You finally get to scoop up a large piece of delicious chicken. It has been specially cooked for you, just how you like it. You can smell it, and steam is still making its way up toward the heavens as it begins to approach your mouth. When suddenly…
It drops.
It is common from people from different cultures explain this rare phenomenon. One of the ones that I have actually started to believe says that when your food falls off your spoon it means that somebody, somewhere in the world, is craving the food you are about to eat.
So THEY’RE the cause of this!?
Ugh.
All anger set aside, the result can be pretty uncomfortable. It might fall on your plate, and you might give it a second shot. At this point, however, please be aware that it might fall a second time and you know that saying (slightly modified for specific purposes):
“If you drop once, shame on you (food), if you drop twice, shame on me.”
But what if it falls on the table? If anybody watched you fail at eating, they suddenly might become judges. Will you pick up with your hand and eat it? Will you try to get it from the table with your fork? Will you put it back on your plate? Leave it there? Offer it to someone else? No one will be happy with your final decision, or they might just be happy with any of them because they just don’t care. They have their food, you have yours. Right?
Though I don’t specialize in techniques for eating, I can tell you how to settle this situation when it happens (because after all, I do specialize in awkward):
1) Whatever you decide to do with the food that fell off, do it instantly and have no regrets.
2) If someone at your table laughs at your misfortune, laugh about it. If you’re too angry to laugh, make up a story of why your food fell and tell them as though you actually believe it. Blame others if you have to.
3) If you do drop it on the table, a quick swipe of your napkin settles it (unless you’re a firm believer in the 5-second rule, where you have five seconds to pick up your food and eat it . . . follow your beliefs, I don’t discriminate.)
Remember: the food is yours.
Image source
This post was great! I like the story that somebody else wants it. This post made me smile.
Haha yeah, people and their stories.. I’m glad you liked it!
Thanks for stopping by bethea, diggin’ the gravatar pictures by the way 🙂
Edwin
I used to immediately toss whatever dropped to the floor. However, with kids- everything ends up on the floor during some point of EACH meal and EACH snack.
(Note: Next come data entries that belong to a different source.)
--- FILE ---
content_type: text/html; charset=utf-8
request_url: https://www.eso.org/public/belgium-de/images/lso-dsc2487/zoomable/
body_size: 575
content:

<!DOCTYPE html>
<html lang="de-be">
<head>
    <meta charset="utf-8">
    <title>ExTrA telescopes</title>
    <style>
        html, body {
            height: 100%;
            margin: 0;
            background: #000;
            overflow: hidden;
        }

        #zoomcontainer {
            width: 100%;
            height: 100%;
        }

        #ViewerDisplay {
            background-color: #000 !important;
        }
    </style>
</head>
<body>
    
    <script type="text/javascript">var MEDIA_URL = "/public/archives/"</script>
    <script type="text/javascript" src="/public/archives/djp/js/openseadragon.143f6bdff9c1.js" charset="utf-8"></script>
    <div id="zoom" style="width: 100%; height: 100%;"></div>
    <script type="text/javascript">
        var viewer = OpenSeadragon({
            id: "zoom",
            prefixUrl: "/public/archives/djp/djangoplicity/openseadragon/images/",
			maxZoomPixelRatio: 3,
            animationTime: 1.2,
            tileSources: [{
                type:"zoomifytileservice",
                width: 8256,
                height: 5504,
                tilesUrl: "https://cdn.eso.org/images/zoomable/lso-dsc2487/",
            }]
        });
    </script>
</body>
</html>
Being laid off from work, we are limited on funds. So now, unless it’s dropped on dog poo, I tell the kids to pick it up and if it’s not dirty or have hair, it’s good…or I might rinse off in the sink and then give to them.
Sounds awful, but my kids basically drop every other bite onto the table, their lap, the floor…we’d have no food and they’d be starving…and the starving person eats out of a trash can…SO, lesser of two evils.
Besides, we’re building their immunity! Seriously! It’s all based upon the scenario you’re in at that moment. If people are watching, sometimes, I’ll toss.
Then there are the $12.00 beers at a concert, that when you spill a drop, you will seriously consider licking the ground where approximately $5.00 worth of beer just spilled! (ha!) 🙂
Sandi
http://www.ahhsome.wordpress.com
You were laid off? =/ dang it.. that really sucks.
Funny, I feel like my immune system gets better whenever I do something like eat something off the floor (yes, i do that. ok i said it).
it IS based on the scenario! i remember a tear almost came out when i bought an ice cream for a friend and she dropped it. we were at disneyland.